Analysis

The calendar this week includes US existing home sales

Outlook:

We got no real change from the central bank in Japan and no real change is expected from the central bank in Canada, and that leaves the ECB on Thursday. Is there anything cooking? Nobody knows.

The calendar this week includes US existing home sales, not usually an FX mover, and we have to wait until Friday before we get the Jan flash PMI's. That leaves us nearly a whole week to contemplate the Chinese virus story and the overall importance of China in the grand scheme of things, plus the Trump impeachment (see below).

Commentary is starting to emerge that China not only won the trade war, but is winning the global hegemon battle, too. It's terribly slow and the US is not giving up the crown just yet, but China's globalization philosophy, if you can call it that, is the winner, not Trumpian xenophobia. China has not engaged in any war-like activities in decades (content to oppress its own people) and sets a model of sorts with the Belt and Road initiative. We don't buy it, but it's an emerging thesis—Trump has ruined the US reputation as a world leader, leaving the race open to others. European are cowardly. The British are busy. Japan doesn't want the job. Nobody respects the oppressive Chinese regime—especially censorship and racism and plenty of other features, too—but there is something resembling leadership going on.

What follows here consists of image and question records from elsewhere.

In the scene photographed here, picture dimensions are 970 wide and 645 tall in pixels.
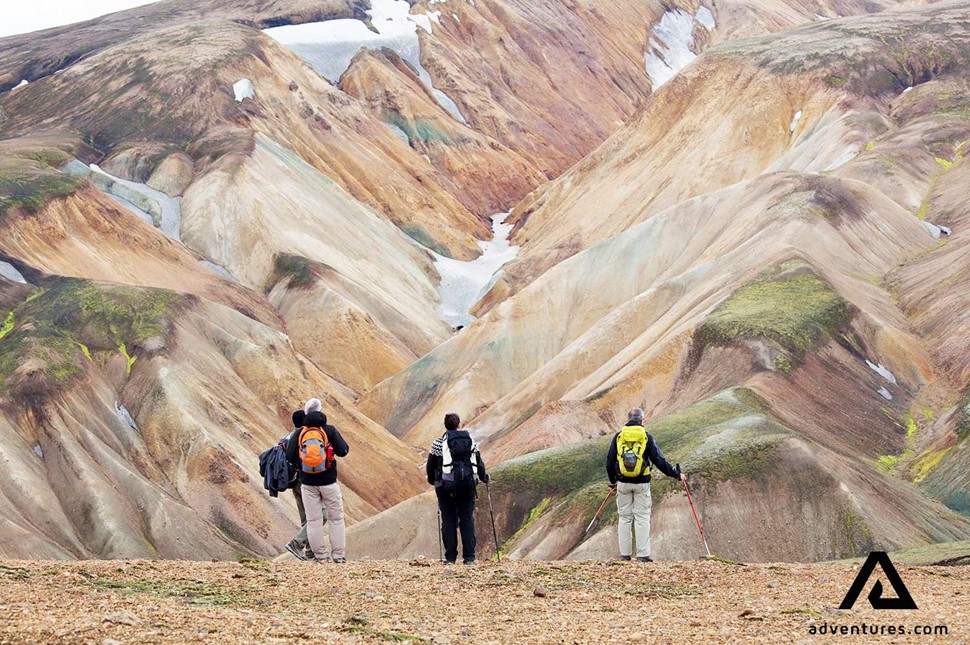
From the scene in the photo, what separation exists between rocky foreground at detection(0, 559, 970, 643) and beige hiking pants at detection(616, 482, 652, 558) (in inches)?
34.8

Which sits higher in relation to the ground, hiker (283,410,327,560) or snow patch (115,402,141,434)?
snow patch (115,402,141,434)

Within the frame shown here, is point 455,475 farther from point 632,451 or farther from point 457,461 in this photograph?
point 632,451

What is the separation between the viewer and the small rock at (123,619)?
447 inches

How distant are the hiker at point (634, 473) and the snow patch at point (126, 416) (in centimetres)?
3524

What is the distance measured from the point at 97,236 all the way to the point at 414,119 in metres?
49.6

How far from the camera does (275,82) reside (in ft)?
323

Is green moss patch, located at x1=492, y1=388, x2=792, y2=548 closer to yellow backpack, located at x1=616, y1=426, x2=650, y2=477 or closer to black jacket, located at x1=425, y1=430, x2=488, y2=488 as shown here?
yellow backpack, located at x1=616, y1=426, x2=650, y2=477

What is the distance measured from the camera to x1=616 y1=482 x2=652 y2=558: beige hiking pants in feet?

And while the yuan is hardly a top-drawer currency embraced by all, it is having an effect, perhaps for the first time ever, on a currency that is a major—the yen. We have seen the yen (and AUD) move along with developments in the US-China trade war, but we have not seen before today a direct one-to-one price move. This was detected by the astute Gittler at BDSwiss. See his chart.

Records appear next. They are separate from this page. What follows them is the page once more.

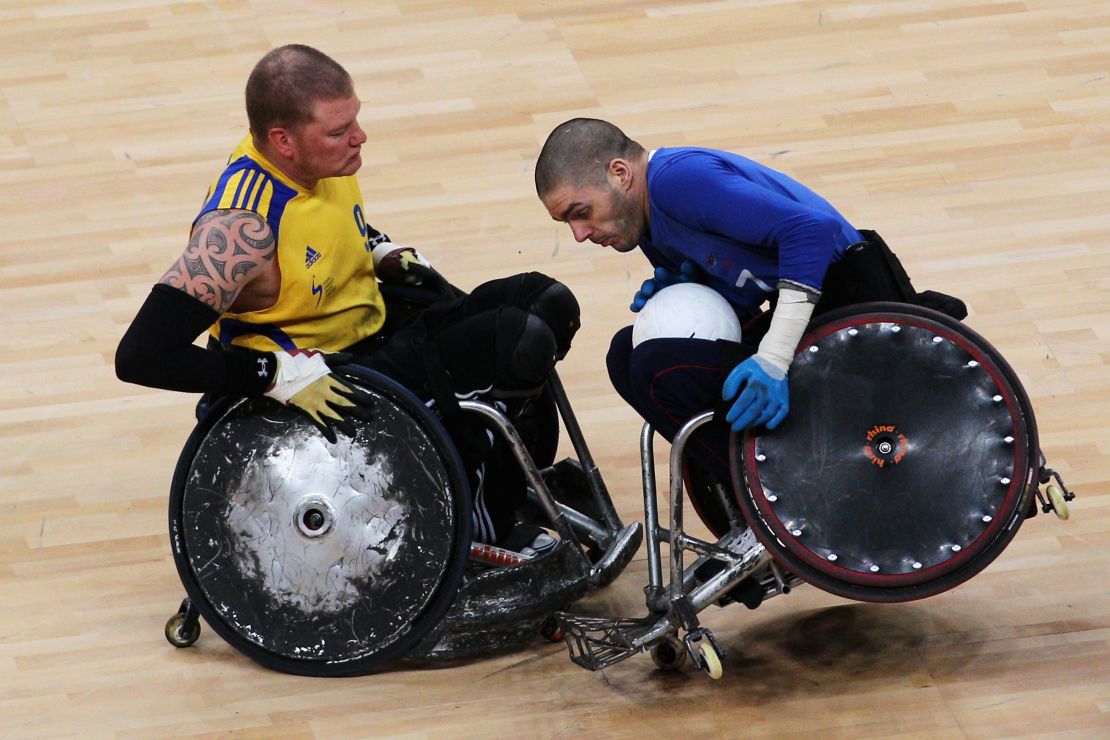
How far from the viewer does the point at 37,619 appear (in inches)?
152

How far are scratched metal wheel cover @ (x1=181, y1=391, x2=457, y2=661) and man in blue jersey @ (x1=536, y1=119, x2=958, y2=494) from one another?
489 millimetres

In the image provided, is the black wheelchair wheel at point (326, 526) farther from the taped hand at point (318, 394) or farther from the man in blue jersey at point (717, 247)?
the man in blue jersey at point (717, 247)

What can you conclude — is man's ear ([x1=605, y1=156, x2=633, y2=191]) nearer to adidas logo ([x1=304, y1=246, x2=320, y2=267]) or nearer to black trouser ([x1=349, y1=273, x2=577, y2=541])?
black trouser ([x1=349, y1=273, x2=577, y2=541])

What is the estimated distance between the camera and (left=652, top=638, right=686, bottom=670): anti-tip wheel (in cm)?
354

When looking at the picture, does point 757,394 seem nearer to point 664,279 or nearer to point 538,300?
point 664,279

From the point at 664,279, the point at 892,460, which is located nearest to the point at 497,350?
the point at 664,279

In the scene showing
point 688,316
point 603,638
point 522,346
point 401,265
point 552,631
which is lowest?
point 552,631

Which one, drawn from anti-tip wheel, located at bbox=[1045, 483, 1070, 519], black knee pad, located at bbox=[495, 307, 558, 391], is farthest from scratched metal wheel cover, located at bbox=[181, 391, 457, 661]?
anti-tip wheel, located at bbox=[1045, 483, 1070, 519]

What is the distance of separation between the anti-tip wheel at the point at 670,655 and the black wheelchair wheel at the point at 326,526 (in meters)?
0.44

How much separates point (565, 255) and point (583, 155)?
65.1 inches

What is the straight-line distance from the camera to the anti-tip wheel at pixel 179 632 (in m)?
3.72

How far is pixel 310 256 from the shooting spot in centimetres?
352

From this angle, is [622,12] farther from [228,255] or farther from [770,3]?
[228,255]

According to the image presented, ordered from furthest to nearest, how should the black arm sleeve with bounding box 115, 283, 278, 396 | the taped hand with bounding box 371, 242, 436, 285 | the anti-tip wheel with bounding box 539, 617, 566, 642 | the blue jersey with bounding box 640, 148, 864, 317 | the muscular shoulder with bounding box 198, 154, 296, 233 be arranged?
the taped hand with bounding box 371, 242, 436, 285 < the anti-tip wheel with bounding box 539, 617, 566, 642 < the muscular shoulder with bounding box 198, 154, 296, 233 < the black arm sleeve with bounding box 115, 283, 278, 396 < the blue jersey with bounding box 640, 148, 864, 317
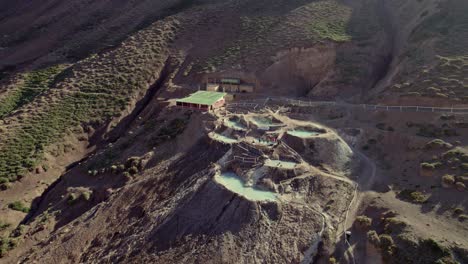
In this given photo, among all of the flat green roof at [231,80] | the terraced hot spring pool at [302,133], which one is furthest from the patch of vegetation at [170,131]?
the terraced hot spring pool at [302,133]

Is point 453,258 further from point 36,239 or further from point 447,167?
point 36,239

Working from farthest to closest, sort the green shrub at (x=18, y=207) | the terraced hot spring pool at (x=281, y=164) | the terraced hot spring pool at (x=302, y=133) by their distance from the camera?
the green shrub at (x=18, y=207)
the terraced hot spring pool at (x=302, y=133)
the terraced hot spring pool at (x=281, y=164)

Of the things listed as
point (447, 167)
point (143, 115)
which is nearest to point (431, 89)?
point (447, 167)

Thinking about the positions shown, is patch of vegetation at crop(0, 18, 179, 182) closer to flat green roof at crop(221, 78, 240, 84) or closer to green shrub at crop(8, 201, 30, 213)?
green shrub at crop(8, 201, 30, 213)

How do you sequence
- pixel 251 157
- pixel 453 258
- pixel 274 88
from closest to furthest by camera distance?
pixel 453 258
pixel 251 157
pixel 274 88

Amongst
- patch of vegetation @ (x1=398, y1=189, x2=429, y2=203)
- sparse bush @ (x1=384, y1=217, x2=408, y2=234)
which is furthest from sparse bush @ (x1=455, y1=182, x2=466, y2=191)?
sparse bush @ (x1=384, y1=217, x2=408, y2=234)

As for the FX forecast, we continue to think that a contributing factor has to be Events. We have fundamentals, we have technicals, we have professional positioning, but we also have Events. In recent memory, the big Events have been Brexit and before that, Grexit. For a slew of reasons, the Trump partial ruination of the US economy is overlooked because the stock market has been manic. If it were to go depressive, Trump would get some blame.

The point is that financial markets are willing to overlook Trump as an Event because other factors are so massive. But Trump is an Event. Assuming the impeachment flops, Trump can still be seen as an Event for endangering the world by menacing N. Korea and then "falling in love," very nearly starting a war with Iran, the tariff wars and subsequent subsidy of US farmers, catastrophically rising income inequality, etc. And the unfitness may even be visible in his weight gain—the guy is fat—and inability to walk in a tidy fashion or speak coherently. More than one analyst notes dilated pupils, hmm. The day may come when we look back and see Trump as an Event.

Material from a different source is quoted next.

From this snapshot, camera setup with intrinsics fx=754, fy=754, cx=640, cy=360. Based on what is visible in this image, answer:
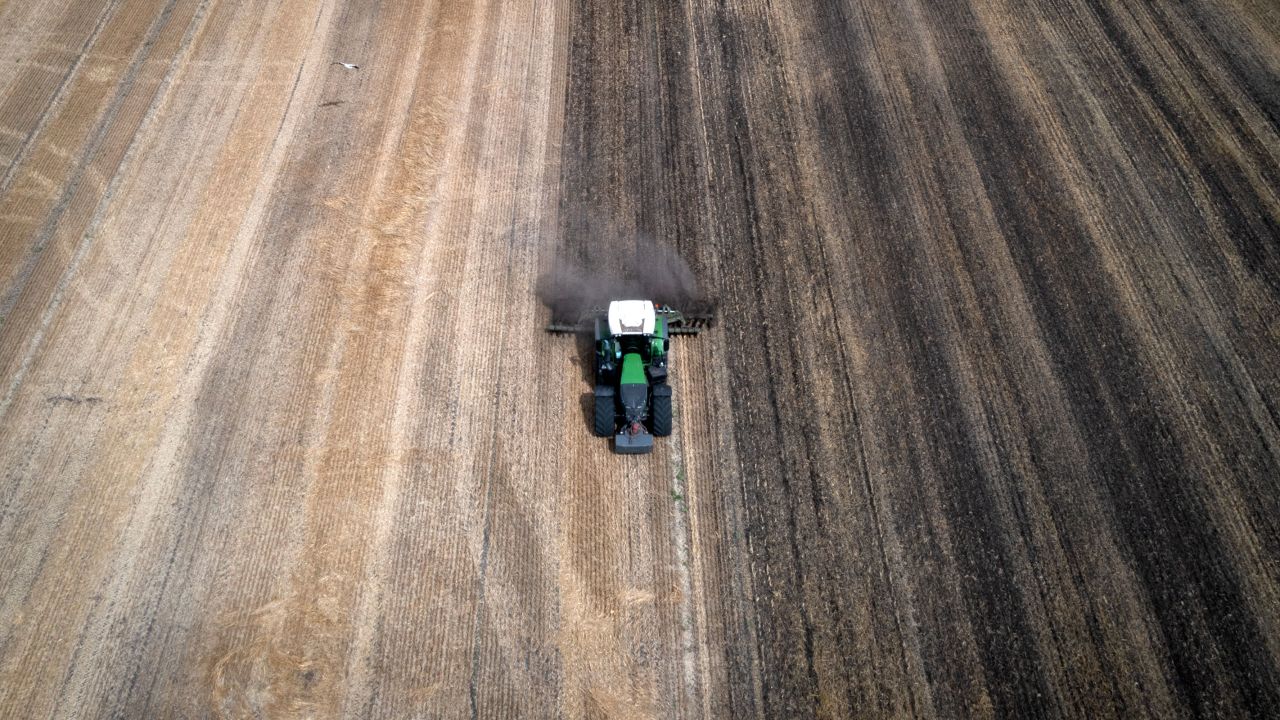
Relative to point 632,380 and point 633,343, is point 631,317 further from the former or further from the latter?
point 632,380

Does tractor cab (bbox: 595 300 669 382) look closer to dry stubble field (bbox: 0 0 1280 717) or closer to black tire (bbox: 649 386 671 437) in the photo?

Politics: The Senate impeachment trial of Trump begins this week. Hogging the airways over the long weekend, which was supposed to celebrate Martin Luther King, was Alan Dershowitz, hugely smug and always weaseling out of charges of hypocrisy. This time he claims he always said impeachment requires a crime, when we have tape of him saying the opposite in the Clinton case. Then he said "It certainly doesn't have to be a crime if you have somebody who completely corrupts the office of president and who abuses trust and who poses great danger to our liberty. You don't need a technical crime." In the Clinton case, Dershowitz said Clinton was guilty of a low crime, not a high one and thus not impeachable.

This time he says the impeachment charges should be dismissed because they do not charge "criminal-like conduct." Besides, obstruction of Congress is not named in the Constitution as a "high crime and misdemeanor" and shouldn't be an impeachable offense because it would set a terrible precedent. This is an interesting point but doesn't begin to address separation of powers.